Hatlas currently only re-publishes data made publicly available by Fedora. For more information on what’s in here, see the Datasets page. See the Getting Started guide to begin exploring the data, and for a rough roadmap and ways to contribute see Contributing.
Goals #
Community Health / Decision Support #
The primary goal of this project is to enable the Fedora community leaders to understand the health of our community and to drive improvements. Are we successfully recruiting? Are we retaining those who join? Which efforts are most effective? Etc.
Gaining these insights will require us to blend data from multiple existing systems, and to augment this with new data sources. Hatlas provides the technical foundation for these goals.
See also: the CHAOSS community, which is a Linux Foundation working group dedicated to performing this sort of work across many open source communities.
Democratized access #
We also hope to democratize access to this data so that anyone with a question or idea can perform research and contribute to our understanding. We aim to provide all necessary tooling for this work, such that it can be performed with a minimum of user hardware and bandwidth.
Data usage guidelines #
By accessing this data, you agree to abide by the Fedora Data Usage Guidelines:
We endeavor to ensure that analytics are conducted transparently, ethically, and in a way that supports the overall health of the Fedora community without focusing on individuals.
Our mission with data is to empower community members to understand community health, identify opportunities for collaboration, and support informed decision-making through responsible use of community data.
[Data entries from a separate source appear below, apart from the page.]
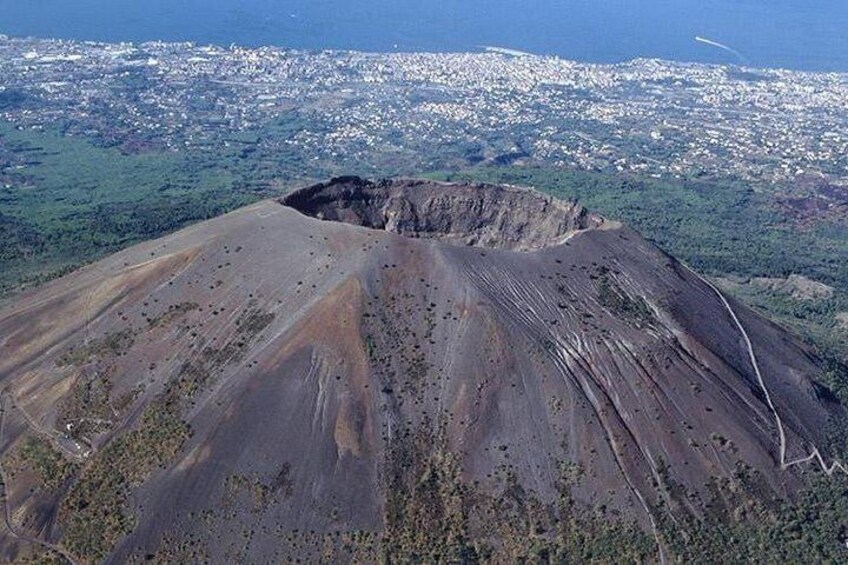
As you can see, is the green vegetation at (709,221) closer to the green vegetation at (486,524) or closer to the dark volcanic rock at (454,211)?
the dark volcanic rock at (454,211)

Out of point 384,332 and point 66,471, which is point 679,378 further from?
point 66,471

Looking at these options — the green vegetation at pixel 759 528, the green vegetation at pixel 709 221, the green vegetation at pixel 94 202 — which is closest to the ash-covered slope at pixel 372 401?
the green vegetation at pixel 759 528

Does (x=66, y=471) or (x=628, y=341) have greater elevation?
(x=628, y=341)

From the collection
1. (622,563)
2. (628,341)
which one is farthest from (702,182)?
(622,563)

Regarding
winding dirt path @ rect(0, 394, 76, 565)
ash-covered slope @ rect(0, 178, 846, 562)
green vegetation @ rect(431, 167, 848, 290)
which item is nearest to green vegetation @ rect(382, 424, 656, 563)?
ash-covered slope @ rect(0, 178, 846, 562)

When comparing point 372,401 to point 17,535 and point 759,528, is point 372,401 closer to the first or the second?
point 17,535

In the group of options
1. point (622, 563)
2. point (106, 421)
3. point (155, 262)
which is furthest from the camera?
point (155, 262)

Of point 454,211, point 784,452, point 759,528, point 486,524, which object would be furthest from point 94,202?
point 759,528
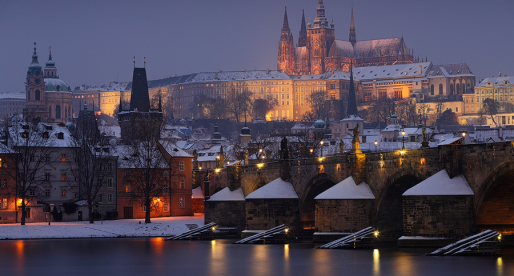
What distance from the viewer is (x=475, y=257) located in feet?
147

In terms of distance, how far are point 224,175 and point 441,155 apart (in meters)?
43.8

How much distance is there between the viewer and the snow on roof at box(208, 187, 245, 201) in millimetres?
76812

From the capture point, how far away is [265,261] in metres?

The following principles guide our work when developing data systems, reports, dashboards, and other analytics outputs:
-
Community, Not Individuals: Metrics focus on understanding community collaboration and sustainability, not evaluating or ranking individual contributors.
-
Transparency and Openness: All data sources, transformations, and methods are openly documented, reproducible, and available for community review.
-
Privacy and Respect: Personally identifiable information (PII) is used only when required for aggregation or deduplication, and is never displayed or analyzed directly.
-
Ethical Use of Data: Data must never be used to measure the personal productivity of others, enforce policy, or make access or participation decisions.
-
Community Governance: Data and metrics initiatives follow open governance processes and are reviewed publicly before adoption.
Unofficial #
It’s worth repeating that Hatlas is not an official Fedora project yet, and the name “Hatlas” is temporary.